Jeffrey P. Mongiello, Associate in the Litigation & Business Disputes and Health Care & Life Sciences practice, in the firm’s Newark office, was quoted in the New Jersey Law Journal, in “Stop Hitting ‘Reply All’: The ABA Warns Lawyers About Email Nuances,” by Charles Toutant. (Read the full version – subscription required.)
Following is an excerpt:
The American Bar Association has warned lawyers to avoid copying their clients when sending an email to opposing counsel.
Lawyers who copy their clients in an electronic communication give implied consent to receiving a “reply all” response that includes the lawyer’s client, the ABA said in its latest ethics opinion.
And where the sending lawyer consents to such communications, the receiving lawyer who responds with a “reply all” message is not overreaching or attempting to pry into confidential lawyer-client communications, the ABA said.
But lawyers who include a client in such a communication chain could regret their action later, according to the opinion.
“By copying their clients on emails and texts to receiving counsel, sending lawyers risk an imprudent ‘reply all’ from their clients. Email and text messaging replies are often generated quickly, and the client may reply hastily with sensitive or compromising information. Thus, the better practice is not to copy the client on an email or text to receiving counsel; instead, the lawyer generally should separately forward any pertinent emails or texts to the client,” the ABA said in Formal Opinion 503 of its Standing Committee on Ethics and Professional Responsibility.
Jurisdictional Reactions
Opinion 503 addresses ABA Model Rule 4.2, also known as the no-contact rule, which says that a lawyer representing a client may not communicate about the matter with another represented person, unless that person’s lawyer consents.
The new opinion means that opposing lawyers would not be in violation of Rule 4.2 if they respond to a group email or text with a “reply all,” even if that communication includes the opposing counsel’s client.
Some jurisdictions have taken positions similar to that of the ABA’s Opinion 503.
In New Jersey, the Supreme Court’s Advisory Committee on Professional Ethics said in its Opinion 739 of October 2021 that using “reply all” after receiving a message where the sending attorney’s client was copied is not a violation of the Rules of Professional Conduct.

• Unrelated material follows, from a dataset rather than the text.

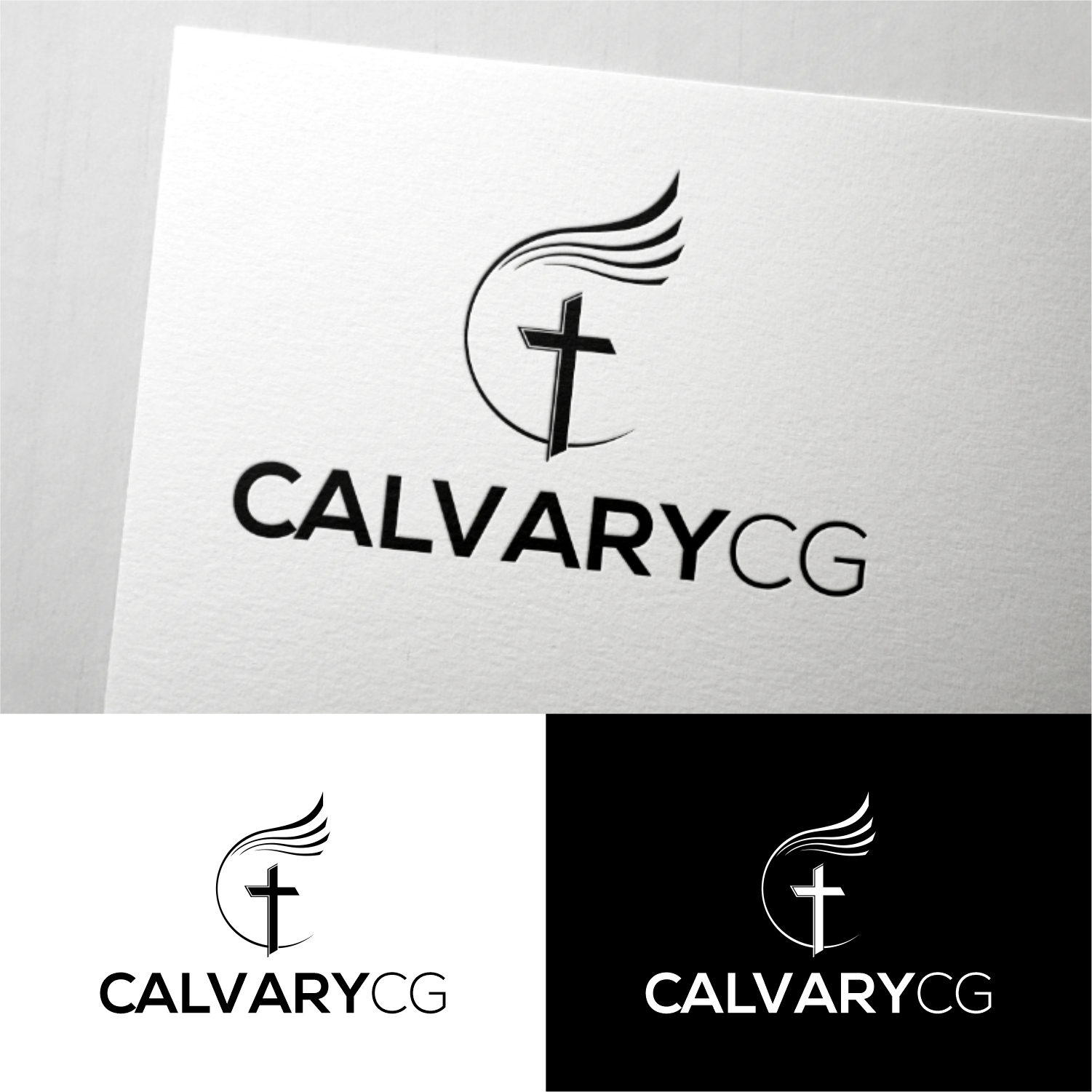 Logo-Design von semarco für dieses Projekt | Design #32679987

And some other jurisdictions have taken the opposite approach, rejecting the concept of implied consent and holding lawyers who communicate to represented parties through a “reply all” message in violation of RPC 4.2. Illinois, Alaska, South Carolina, Kentucky and North Carolina have adopted such opinions.

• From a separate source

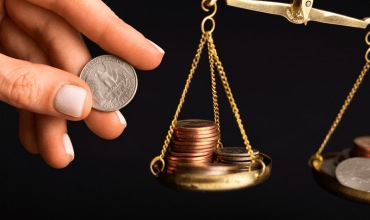 fema and rbi compliance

Jeffrey Mongiello, a litigator at Epstein Becker & Green in Newark, New Jersey, who has written about the “reply all” issue, called ABA Opinion 503 “a very practical decision for the ABA to take,” while the approach that some other states took “amounts to a formulaic, follow-the-rules approach.”
“Every state’s professional rules of responsibility say something along the lines of you can’t talk to another attorney’s client about the matter. The states that went the other way took that literally and said ‘reply all’ is a communication with another attorney’s client and you can’t do it,” Mongiello said. “But New Jersey and the ABA took more of a practical approach when they say the first attorney is including his client and they’re giving implied consent that someone can ‘reply all’ to everyone and include your client on it. You’ve agreed to it ahead of time, essentially.”
Mongiello said he believes most lawyers are not copying their clients on emails, and the more common practice is to send the message to the lawyers and copy the client separately. He said the ABA opinion “is pretty straightforward and well reasoned. It sets out that attorneys have options–you can avoid the situation if you want to.”